Commercial Paper (CP): They are primarily issued by corporate entities. It is
compulsory for the issuance of CPs that the company be assigned a rating of at least P1
by a recognized credit rating agency. An important point to be noted is that funds
raised through CPs do not represent fresh borrowings but are substitutes to a part of
the banking limits available to them.

Certificates of Deposit (CD): While banks are allowed to issue CDs with a maturity
period of less than 1 year, financial institutions can issue CDs with a maturity of at least
1 year. The prime reason for an active market in CDs in India is that their issuance does
not warrant reserve requirements for bank.

Treasury Bills (T-Bills): T-Bills are issued by the RBI at the behest of the Government
of India and thus are actually a class of Government Securities. Presently T-Bills are
issued in maturity periods of 91 days, 182 days and 364 days. Potential investors have
to put in competitive bids. Non-competitive bids are also allowed in auctions (only from
specified entities like State Governments and their undertakings, statutory bodies and
individuals) wherein the bidder is allotted T-Bills at the weighted average cut off price.

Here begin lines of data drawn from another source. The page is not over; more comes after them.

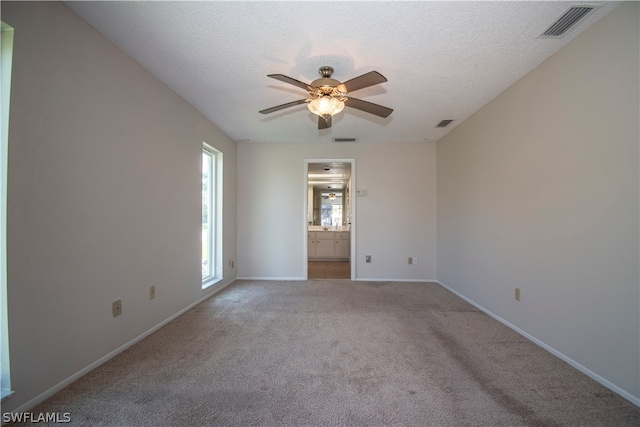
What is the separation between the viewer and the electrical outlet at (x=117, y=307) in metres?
2.07

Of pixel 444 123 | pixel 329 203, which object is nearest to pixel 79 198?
pixel 444 123

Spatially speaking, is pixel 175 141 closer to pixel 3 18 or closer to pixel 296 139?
pixel 3 18

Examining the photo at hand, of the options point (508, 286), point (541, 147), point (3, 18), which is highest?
point (3, 18)

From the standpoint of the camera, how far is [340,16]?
5.71ft

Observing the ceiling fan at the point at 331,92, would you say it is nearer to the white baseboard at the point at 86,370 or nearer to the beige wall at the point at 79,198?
the beige wall at the point at 79,198

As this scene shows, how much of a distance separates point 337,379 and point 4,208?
2.11 m

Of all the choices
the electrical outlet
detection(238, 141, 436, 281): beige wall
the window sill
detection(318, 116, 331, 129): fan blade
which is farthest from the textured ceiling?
the window sill

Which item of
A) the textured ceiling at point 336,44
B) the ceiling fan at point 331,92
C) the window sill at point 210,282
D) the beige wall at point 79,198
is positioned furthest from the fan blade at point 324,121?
the window sill at point 210,282

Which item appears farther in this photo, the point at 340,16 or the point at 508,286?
the point at 508,286

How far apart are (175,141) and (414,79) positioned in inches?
99.0

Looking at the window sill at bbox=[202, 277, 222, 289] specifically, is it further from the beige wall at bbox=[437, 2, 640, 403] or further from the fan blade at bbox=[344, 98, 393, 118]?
the beige wall at bbox=[437, 2, 640, 403]

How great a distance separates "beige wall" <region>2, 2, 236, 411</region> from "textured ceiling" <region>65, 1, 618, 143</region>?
342mm

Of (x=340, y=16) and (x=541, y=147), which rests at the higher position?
(x=340, y=16)

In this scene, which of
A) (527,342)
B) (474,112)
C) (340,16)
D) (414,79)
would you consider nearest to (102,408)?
(340,16)
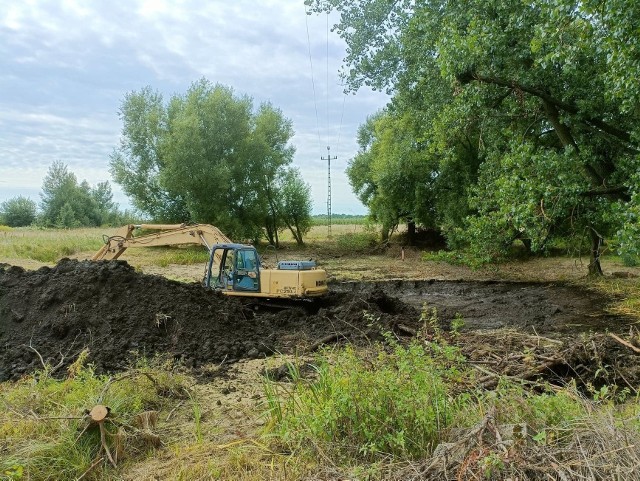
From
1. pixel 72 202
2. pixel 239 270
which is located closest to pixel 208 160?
pixel 239 270

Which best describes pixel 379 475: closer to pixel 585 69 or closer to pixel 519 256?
pixel 585 69

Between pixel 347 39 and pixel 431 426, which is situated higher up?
pixel 347 39

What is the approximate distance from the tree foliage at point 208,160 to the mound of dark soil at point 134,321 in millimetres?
17502

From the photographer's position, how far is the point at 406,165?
25.8 m

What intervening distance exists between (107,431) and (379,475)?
2.69m

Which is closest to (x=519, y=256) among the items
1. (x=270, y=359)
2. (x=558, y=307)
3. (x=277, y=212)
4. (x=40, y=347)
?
(x=558, y=307)

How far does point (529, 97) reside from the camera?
560 inches

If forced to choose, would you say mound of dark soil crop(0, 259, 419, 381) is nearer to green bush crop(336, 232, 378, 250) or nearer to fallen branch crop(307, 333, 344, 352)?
fallen branch crop(307, 333, 344, 352)

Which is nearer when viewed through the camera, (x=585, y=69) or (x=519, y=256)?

Long-term debt instruments: These instruments have a maturity period exceeding
1year. The main instruments are Government of India dated securities (GOISEC), State
Government securities (state loans), Public Sector Undertaking bonds (PSU bonds) and
corporate bonds/debenture. Majority of these instruments are coupon bearing i.e.
interest payments are payable at pre specified dates.

Government of India dated securities (GOISECs): Issued by the RBI on behalf of the
Central Government, they form a part of the borrowing program approved by
Parliament in the Finance Bill each year (Union Budget). They have a maturity period
ranging from 1 year to 30 years. GOISECs are issued through the auction route with the
RBI pre specifying an approximate amount of dated securities that it intends to issue
through the year. But unlike T-Bills, there is no pre set schedule for the auction dates.
The RBI also issues products other than plain vanilla bonds at times, such as floating
rate bonds, inflation-linked bonds and zero coupon bonds.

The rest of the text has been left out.